Она выросла в Северске, в семье адвоката, известного своими либеральными взглядами и блистательной защитой рабочих Шаровского завода, захвативших цеха в знак протеста против произвола хозяина. Отец умер в девятнадцатом, успев месяц просидеть в колчаковской тюрьме. Ярославны в то время не было дома: она поступила в красноармейский госпиталь и вместе с ним полтора года колесила по дорогам гражданской войны.
Когда госпиталь вновь оказался в освобожденном от колчаковцев Северске, Ярославна ушла из него. Губернский комитет комсомола направил ее секретарем Яровского укома РКСМ. Просекретарствовав несколько месяцев, Ярославна забастовала: «Пусть другие в кабинетах сидят, хочу на передовую». Ее послали учительствовать в Челноковскую школу, избрав секретарем волячейки, которая насчитывала тогда всего шесть комсомольцев.
Недавно ей минуло девятнадцать. В маленькой, тоненькой и гибкой, как краснотал, Ярославне таился огромный запас энергии. Она и ходила-то не по-здешнему – легко и стремительно носилась по селу, гордо запрокинув аккуратную, скульптурно точеную голову. Говорила она тоже необыкновенно быстро, и горячо, и негодуя, и радуясь всегда искренне и бурно. Она не умела лгать, ее жизненный принцип – что на уме, то и на языке – не раз подставлял ей подножки, и она больно ушибалась, но все равно не менялась, оставаясь такой же горячей и непосредственной.

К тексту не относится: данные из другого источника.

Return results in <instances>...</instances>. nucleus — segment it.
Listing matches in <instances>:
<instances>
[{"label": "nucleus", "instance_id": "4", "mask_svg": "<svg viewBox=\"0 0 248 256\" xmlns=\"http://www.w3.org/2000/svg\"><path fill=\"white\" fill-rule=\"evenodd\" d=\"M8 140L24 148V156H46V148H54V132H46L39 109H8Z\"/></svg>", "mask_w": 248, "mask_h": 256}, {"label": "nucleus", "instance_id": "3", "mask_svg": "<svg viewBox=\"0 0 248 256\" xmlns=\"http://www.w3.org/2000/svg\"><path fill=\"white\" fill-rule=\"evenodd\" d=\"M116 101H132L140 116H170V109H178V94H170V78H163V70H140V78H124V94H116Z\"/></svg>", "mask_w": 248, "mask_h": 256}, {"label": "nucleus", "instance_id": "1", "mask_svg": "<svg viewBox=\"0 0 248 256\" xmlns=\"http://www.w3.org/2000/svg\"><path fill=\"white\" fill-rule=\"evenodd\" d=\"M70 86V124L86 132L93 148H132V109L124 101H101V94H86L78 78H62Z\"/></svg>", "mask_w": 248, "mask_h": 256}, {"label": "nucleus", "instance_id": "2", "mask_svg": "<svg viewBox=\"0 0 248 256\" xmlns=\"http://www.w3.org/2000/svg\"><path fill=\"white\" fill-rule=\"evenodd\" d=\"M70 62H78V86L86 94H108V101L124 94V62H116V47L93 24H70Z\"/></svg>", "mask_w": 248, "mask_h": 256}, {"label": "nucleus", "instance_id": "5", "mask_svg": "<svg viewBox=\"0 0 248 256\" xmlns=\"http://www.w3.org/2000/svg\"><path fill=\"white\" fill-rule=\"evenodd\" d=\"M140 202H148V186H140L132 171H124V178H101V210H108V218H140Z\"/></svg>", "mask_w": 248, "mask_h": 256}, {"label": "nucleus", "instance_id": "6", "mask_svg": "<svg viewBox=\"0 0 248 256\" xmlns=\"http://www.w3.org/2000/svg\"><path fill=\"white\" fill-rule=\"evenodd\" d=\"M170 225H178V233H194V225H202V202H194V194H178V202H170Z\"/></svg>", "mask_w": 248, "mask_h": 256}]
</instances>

У Ярославны было круглое большелобое лицо с тонким, чуть вздернутым носом, небольшим, сочным ртом и очень живыми синими глазами, глядевшими на мир так ясно, чисто и доверчиво, что людям недобрым и неискренним становилось не по себе от ее взгляда. Она неплохо играла на фортепьяно, любила петь, знала на память уйму стихов. За первый же месяц челноковской жизни ей удалось сколотить драмкружок, на представления которого сбегалось все село. Через тот кружок и приобщились к комсомолу многие молодые люди, и в начале двадцать первого года челноковская комсомолия насчитывала два десятка парней и девушек.
Добрых книг в челноковской читальне не было, а Ярославна дня не могла прожить без чтения. Страсть к книгам и свела ее с Флегонтом. Тот сразу привлек девушку могутной мужицкой мудростью, прямодушием и песнями.
– Зело скорблю, – басил он при первом знакомстве, – что сан мой не позволяет примкнуть к вашему кружку. Отменное дело вершите…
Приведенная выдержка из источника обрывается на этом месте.